* **TEXT PROVIDED**:
_ _ _ _ _

The tunnel looked like a pretty serious deal.  At this point we’re pretty accustomed to toll stations on the autoroutes of France (we all love to shout “Peage!” at the top of our lungs when we see the sign for an upcoming toll), and we’ve both been through the multifarious tunnels in New York and Boston more times than we care to count, but this was different.

First, the signs that were posted everywhere seemed to be stressing some serious shit.  There was quite a bit of “Danger” and “Safety” and “Thermographique”, the latter about which I was completely sans clue, but it sounded pretty fucking heavy.

Second, the signs were all French and Italian and said, “Declare yourself at toll”, which is language I’ve always associated with customs.  Girlfriend Google Maps hadn’t said anything about crossing the border to get to Chamonix, but I trusted her, so we went with it.

_ _ _ _ _

(Contour labeling entries)
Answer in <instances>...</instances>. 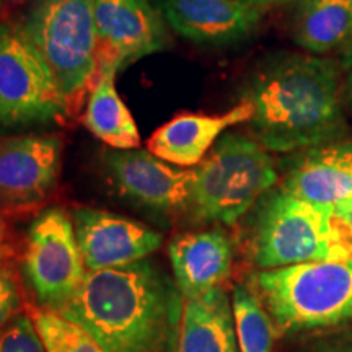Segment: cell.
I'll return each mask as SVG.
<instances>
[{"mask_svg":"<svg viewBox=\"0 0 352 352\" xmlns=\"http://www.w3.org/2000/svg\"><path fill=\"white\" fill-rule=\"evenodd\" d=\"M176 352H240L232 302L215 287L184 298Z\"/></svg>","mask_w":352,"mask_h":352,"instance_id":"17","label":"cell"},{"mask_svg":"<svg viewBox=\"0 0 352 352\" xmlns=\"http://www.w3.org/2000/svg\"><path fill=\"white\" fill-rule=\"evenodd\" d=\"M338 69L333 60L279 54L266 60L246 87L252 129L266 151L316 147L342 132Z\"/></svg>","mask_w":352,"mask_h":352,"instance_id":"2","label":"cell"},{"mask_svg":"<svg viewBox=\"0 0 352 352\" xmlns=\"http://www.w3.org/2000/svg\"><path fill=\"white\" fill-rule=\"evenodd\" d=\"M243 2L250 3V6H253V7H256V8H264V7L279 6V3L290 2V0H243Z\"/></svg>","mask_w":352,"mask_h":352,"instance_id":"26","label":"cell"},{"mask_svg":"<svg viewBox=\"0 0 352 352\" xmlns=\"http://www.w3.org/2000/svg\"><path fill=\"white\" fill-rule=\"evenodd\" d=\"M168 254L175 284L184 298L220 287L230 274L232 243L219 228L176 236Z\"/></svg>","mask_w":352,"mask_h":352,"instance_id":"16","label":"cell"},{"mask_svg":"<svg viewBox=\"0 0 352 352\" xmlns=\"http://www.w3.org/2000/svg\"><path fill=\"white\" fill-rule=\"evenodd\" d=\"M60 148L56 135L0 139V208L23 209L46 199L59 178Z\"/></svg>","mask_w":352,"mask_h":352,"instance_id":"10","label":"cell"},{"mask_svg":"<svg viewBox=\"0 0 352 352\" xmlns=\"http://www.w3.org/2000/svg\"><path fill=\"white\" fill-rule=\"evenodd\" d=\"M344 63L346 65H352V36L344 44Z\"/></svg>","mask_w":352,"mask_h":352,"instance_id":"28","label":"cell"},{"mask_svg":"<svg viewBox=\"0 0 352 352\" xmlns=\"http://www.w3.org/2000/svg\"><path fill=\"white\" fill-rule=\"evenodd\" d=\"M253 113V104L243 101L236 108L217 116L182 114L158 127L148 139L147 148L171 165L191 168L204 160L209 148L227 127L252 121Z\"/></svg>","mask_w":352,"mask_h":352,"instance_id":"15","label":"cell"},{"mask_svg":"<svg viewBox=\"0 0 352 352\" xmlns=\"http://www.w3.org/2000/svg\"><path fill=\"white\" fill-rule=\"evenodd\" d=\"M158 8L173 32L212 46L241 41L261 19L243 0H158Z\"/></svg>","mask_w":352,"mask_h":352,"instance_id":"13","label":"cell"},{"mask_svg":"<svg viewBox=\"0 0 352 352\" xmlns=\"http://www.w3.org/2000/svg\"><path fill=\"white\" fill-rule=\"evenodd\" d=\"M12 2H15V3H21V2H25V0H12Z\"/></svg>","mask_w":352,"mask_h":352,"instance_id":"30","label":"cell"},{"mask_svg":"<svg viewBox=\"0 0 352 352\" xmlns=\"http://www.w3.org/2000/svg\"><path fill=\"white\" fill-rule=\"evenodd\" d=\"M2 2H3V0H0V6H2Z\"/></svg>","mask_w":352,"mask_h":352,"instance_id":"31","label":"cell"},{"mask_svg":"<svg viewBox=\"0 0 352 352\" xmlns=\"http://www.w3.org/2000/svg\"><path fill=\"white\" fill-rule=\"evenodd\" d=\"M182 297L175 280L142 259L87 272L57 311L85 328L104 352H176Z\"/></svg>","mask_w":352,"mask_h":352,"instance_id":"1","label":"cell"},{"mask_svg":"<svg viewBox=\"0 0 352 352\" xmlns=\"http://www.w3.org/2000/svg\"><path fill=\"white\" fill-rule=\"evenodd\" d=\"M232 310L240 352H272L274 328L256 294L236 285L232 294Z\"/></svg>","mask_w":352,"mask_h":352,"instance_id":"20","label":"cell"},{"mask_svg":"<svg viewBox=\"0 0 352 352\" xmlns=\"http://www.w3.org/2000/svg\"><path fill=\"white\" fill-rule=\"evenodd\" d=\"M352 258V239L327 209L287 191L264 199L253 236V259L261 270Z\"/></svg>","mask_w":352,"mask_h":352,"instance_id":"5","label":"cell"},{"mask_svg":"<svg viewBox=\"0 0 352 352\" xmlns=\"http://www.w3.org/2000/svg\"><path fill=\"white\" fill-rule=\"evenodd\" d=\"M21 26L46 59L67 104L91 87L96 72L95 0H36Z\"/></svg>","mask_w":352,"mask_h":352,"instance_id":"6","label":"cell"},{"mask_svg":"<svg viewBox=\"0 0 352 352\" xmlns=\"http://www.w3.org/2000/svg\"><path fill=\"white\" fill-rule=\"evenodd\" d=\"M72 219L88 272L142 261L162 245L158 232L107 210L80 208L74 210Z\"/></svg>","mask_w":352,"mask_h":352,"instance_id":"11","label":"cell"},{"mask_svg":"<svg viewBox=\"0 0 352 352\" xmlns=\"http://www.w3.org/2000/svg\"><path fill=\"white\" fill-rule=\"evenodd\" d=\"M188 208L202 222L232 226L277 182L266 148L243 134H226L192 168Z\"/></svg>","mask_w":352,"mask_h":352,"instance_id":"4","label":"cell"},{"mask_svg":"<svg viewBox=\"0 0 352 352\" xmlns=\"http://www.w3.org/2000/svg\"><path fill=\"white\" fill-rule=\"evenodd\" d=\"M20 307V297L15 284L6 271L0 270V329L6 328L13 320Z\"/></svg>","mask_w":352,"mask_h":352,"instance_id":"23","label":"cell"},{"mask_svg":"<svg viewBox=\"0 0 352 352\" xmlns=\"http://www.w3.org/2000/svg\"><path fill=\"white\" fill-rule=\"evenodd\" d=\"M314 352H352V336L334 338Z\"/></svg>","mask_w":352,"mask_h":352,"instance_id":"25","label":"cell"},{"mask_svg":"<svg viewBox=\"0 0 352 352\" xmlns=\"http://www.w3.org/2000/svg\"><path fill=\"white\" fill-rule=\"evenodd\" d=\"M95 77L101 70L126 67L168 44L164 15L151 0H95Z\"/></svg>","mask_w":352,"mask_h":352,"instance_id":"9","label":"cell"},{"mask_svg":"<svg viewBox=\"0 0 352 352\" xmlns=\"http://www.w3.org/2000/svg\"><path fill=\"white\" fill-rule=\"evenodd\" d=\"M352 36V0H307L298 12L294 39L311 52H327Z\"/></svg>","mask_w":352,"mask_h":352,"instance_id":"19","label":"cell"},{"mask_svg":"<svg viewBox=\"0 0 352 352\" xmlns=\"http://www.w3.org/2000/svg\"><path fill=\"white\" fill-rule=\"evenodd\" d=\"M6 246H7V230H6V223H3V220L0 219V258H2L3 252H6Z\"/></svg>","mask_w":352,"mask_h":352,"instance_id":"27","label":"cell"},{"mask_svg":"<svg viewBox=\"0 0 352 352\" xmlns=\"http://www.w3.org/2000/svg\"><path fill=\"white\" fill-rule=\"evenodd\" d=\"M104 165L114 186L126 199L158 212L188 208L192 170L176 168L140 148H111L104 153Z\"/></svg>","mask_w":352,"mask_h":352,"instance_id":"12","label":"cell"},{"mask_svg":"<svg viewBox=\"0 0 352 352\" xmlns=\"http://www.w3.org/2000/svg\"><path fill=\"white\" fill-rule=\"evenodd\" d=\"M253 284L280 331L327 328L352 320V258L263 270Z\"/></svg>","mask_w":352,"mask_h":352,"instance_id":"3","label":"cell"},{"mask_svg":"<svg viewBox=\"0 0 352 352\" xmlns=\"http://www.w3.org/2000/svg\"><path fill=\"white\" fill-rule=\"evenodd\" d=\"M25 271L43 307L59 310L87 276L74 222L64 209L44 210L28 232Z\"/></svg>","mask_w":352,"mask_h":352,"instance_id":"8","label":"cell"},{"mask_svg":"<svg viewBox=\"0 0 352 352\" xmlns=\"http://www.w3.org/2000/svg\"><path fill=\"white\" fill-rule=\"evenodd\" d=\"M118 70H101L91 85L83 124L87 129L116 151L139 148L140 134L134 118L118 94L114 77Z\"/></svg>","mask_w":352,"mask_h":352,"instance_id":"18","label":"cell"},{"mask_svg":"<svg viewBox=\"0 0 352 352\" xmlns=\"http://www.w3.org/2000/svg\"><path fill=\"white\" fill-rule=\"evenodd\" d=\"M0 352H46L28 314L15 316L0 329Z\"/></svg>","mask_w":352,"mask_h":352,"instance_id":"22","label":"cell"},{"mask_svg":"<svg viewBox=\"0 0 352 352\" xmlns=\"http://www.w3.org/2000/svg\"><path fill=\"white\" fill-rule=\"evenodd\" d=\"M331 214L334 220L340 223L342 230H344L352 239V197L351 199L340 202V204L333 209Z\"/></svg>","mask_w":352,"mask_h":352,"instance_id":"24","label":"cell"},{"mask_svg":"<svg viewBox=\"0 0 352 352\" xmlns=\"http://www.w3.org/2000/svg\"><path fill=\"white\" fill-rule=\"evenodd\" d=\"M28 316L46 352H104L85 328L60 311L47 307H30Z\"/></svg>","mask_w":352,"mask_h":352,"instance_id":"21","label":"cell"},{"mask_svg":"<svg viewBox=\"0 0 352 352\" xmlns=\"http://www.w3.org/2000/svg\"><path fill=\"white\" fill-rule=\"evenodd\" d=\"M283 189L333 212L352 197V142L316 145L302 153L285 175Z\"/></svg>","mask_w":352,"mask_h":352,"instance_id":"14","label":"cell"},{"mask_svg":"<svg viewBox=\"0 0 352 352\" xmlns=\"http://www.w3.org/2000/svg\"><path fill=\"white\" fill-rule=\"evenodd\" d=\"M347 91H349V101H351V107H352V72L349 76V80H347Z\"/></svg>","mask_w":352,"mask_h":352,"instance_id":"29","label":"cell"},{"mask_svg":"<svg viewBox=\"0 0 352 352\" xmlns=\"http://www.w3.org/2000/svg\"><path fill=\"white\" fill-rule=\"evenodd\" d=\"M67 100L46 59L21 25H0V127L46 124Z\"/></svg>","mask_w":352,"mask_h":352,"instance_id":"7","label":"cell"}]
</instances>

_ _ _ _ _

* **SHORT EXERCISE**: In the tunnel passage, what did the signs written in French and Italian say?

* **ANSWER TO THE PROBLEM**: They said, "Declare yourself at toll."